A movement stirs the mist at the bottom of the hill. A monotonous rhythm grows in the silence. The mist darkens, and from it there emerges a strange shadowy column that reaches slowly up the hill, moving in silence to the sombre and muffled beating of a drum. As it draws nearer the shadow becomes two files of marching men bearing between them a long dim burden.

The leaders advance into the moonlight. Each two men are carrying between them a pole, and from pole to pole have been slung planks making a continuous platform. But that which is heaped upon the platform is hidden with muddy blankets.

The uniforms of the men—of various sorts, indicating that they are from many commands—are in shreds and spotted with stains of mould and earth; their heads are bound in cloths so that their faces are covered. The single drummer at the side of the column carries slung from his shoulder the shell of a drum. No flag flies from the staff at the column’s head, but the staff is held erect.

Slowly the head of the line advances to the shadow of the wood, touches it and is swallowed.

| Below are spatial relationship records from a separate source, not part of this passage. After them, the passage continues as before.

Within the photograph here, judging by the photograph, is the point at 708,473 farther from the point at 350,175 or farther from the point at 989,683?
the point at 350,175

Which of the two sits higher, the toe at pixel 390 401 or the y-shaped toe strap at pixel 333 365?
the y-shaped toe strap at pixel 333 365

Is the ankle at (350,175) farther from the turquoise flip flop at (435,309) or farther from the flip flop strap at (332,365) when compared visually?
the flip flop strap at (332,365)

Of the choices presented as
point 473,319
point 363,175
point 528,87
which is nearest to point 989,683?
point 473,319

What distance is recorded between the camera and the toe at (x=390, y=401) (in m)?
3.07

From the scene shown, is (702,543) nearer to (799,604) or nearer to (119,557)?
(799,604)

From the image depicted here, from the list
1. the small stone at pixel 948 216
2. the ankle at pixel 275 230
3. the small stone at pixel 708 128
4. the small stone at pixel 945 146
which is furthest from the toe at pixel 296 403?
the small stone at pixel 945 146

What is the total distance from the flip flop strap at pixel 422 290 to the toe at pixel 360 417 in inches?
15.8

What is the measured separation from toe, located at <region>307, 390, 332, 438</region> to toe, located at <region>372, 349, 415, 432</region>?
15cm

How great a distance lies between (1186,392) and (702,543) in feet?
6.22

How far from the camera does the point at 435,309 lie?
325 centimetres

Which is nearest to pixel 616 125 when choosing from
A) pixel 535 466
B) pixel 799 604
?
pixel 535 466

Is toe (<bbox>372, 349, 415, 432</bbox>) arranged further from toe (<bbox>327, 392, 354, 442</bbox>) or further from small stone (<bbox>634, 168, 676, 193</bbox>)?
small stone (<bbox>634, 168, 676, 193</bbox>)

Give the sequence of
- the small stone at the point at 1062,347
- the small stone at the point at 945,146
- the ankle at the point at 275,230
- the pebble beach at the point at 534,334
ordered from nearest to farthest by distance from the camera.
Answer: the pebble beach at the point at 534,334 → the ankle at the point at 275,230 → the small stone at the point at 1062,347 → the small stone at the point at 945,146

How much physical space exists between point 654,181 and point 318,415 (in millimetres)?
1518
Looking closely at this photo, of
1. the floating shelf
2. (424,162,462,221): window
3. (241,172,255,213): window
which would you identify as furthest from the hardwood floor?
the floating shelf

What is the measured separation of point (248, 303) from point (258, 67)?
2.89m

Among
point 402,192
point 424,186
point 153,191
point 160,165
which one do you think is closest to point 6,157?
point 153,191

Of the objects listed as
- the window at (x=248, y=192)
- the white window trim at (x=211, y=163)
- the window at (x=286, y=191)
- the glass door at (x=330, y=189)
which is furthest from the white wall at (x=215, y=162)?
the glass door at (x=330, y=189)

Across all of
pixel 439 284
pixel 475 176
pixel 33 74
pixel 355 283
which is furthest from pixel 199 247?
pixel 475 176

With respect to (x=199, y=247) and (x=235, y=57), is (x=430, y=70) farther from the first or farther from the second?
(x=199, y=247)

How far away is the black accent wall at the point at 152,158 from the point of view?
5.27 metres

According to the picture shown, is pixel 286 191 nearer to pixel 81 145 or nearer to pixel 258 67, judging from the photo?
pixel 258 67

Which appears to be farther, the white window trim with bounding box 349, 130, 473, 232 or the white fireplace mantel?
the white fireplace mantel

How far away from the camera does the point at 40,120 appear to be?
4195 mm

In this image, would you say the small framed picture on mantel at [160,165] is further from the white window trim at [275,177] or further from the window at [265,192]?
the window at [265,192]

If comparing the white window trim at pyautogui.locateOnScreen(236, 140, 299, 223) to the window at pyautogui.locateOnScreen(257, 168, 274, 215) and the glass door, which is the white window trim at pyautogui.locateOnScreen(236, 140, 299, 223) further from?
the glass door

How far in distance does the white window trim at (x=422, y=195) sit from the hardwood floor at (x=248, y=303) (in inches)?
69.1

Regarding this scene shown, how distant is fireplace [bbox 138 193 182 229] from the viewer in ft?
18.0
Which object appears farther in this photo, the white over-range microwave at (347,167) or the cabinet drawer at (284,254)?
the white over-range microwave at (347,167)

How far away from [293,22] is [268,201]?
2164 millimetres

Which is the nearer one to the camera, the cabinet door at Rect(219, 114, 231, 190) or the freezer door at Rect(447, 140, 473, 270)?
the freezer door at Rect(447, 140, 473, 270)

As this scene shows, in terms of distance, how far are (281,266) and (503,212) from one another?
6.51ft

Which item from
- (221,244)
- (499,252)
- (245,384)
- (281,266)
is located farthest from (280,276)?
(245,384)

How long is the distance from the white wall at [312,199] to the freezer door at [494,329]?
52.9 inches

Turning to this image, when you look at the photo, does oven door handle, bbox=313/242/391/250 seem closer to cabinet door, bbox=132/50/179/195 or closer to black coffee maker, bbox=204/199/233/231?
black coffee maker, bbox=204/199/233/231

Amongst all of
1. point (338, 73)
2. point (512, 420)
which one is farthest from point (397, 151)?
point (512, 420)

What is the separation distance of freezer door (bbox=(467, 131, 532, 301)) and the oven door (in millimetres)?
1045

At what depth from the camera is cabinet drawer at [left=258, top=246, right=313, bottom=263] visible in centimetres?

The leaders, the bare flag-staff, the drummer disappear; but still from the shade is heard the muffled rhythm of the drum. Still the column comes out of the mist, still it climbs the hill and passes with its endless articulated burden. At last the rearmost couple disengages itself from the mist, ascends, and is swallowed by the shadow. There remain only the moonlight and the dusty hedgerow.

From the left the road runs from Belgium; to the right it crosses into France.

The dead were leaving their resting places in that lost land.